Learning relationships between organizations

Business Understanding

Our team had to tackle a case in which large text collections had to be searched efficiently. They case was particularly focused key concepts like Organizations, People, Locations, but also relations between them. ML methods are able to learn from already annotated examples how to extract relations expressed in text. These methods however need large amount of expert annotations, which are quite expensive.

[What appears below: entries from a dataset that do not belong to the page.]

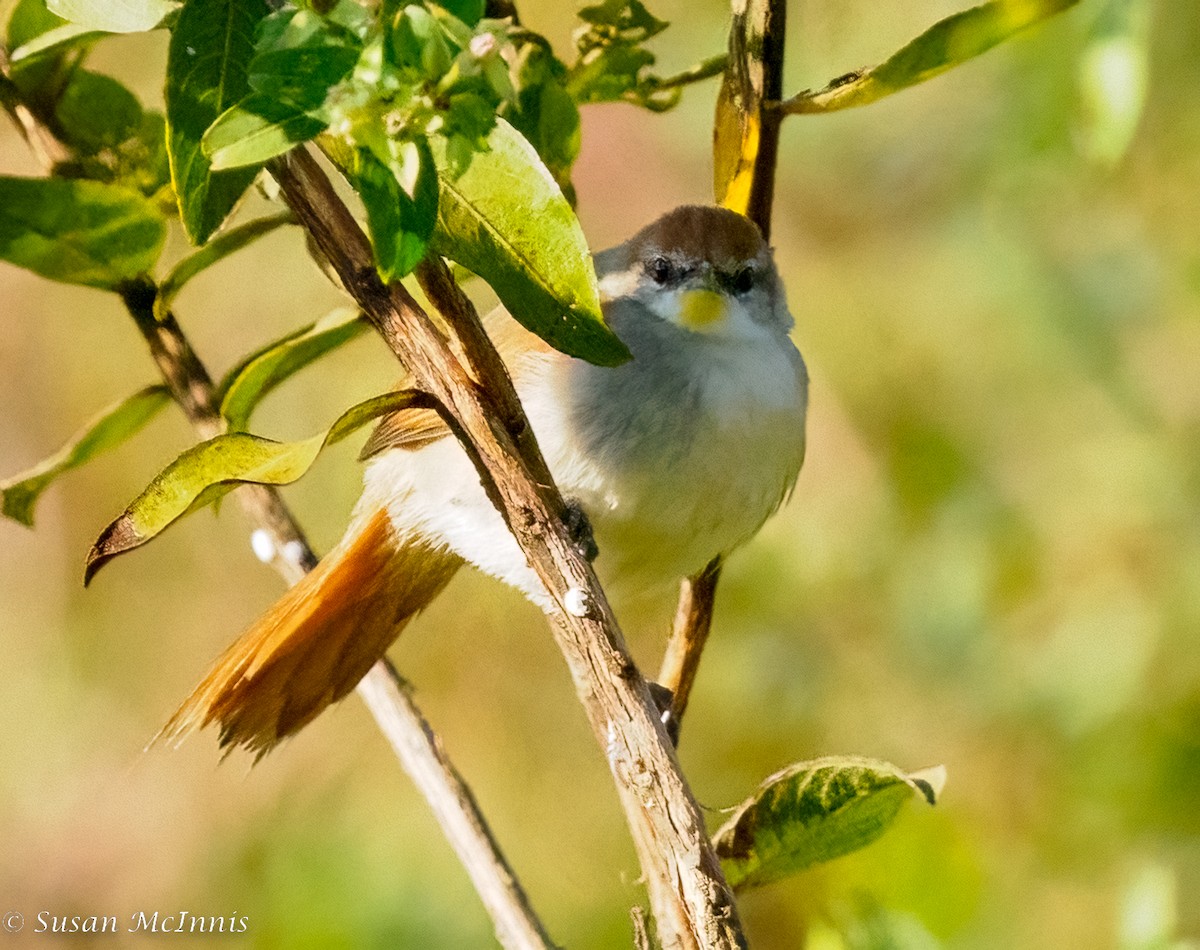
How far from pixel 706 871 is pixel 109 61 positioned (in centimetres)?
259

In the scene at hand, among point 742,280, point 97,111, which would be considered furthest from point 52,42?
point 742,280

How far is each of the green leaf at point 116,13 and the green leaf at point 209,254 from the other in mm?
351

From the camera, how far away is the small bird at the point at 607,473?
1.92 m

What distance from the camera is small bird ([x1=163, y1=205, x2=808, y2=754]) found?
192cm

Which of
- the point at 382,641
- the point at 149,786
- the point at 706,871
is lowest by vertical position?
the point at 706,871

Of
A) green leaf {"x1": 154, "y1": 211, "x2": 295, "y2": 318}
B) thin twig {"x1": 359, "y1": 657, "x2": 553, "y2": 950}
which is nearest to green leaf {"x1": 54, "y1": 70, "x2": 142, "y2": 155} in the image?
green leaf {"x1": 154, "y1": 211, "x2": 295, "y2": 318}

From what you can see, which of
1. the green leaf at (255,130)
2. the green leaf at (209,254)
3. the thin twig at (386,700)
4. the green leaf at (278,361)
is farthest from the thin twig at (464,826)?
the green leaf at (255,130)

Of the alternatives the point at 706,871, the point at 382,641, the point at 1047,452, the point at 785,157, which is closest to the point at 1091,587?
the point at 1047,452

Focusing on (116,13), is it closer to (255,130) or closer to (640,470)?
(255,130)

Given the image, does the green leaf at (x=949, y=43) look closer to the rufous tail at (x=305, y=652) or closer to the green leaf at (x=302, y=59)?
the green leaf at (x=302, y=59)

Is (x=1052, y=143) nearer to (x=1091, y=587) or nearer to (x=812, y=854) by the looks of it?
(x=1091, y=587)

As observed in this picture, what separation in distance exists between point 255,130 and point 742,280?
1.42m

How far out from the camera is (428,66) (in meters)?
0.92

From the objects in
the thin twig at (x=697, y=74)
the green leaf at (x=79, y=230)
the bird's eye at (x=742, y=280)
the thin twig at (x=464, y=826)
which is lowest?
Answer: the thin twig at (x=464, y=826)
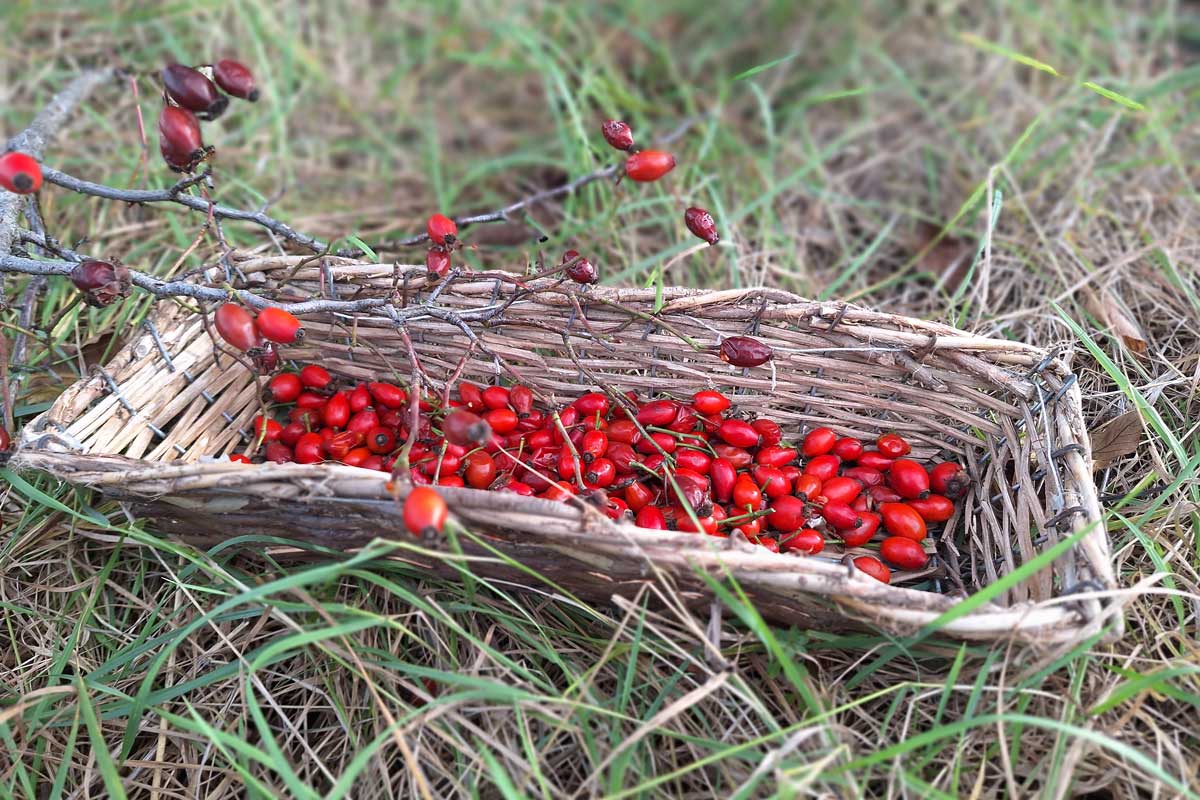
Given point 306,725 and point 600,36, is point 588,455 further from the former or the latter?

The current case is an exploration of the idea whether an AI algorithm can be trained to infer the relations off a distant-labeled set, auto-generated via DBPedia.

Data Understanding

The dataset provided contained the following structure:

Company 1 Company 2 TextSnippet Isparent
Centene Corporation Health Net Centene closed the deal with Health Net Inc. True
Health Net Centene Corporation Centene closed the deal with Health Net Inc. False
Aetna Inc. Health Net Aetna and Health Net are competitors.1 False

The overall set contained roughly 89,000 records and was obviously biased towards negative examples so we knew we had to do something about this.

Rendering the length histogram of the provided snippets was also needed, so we could get a feel of what the distribution looked like and respectively adapt the inputs of our models.

Generally, this was one of the tasks with the highest quality data.

Data Preparation

Looking at the snippets column and browsing through its contents, we realized we had to do a number of things:

  • Do general clean-up: remove new lines, end of lines, punctuation, etc
  • Substitute all company names with predefined tokens, so the model could focus solely on the task at hand – extract & classify relationship context
  • Preserve some of the text that supports the relationship we had to model – i.e. text like Microsoft_-owned_ or Microsoft‘s
  • Do a stop-word filtering, carefully omitting stop words that carry information related to the task at hand – e.g. its, his, has, etc.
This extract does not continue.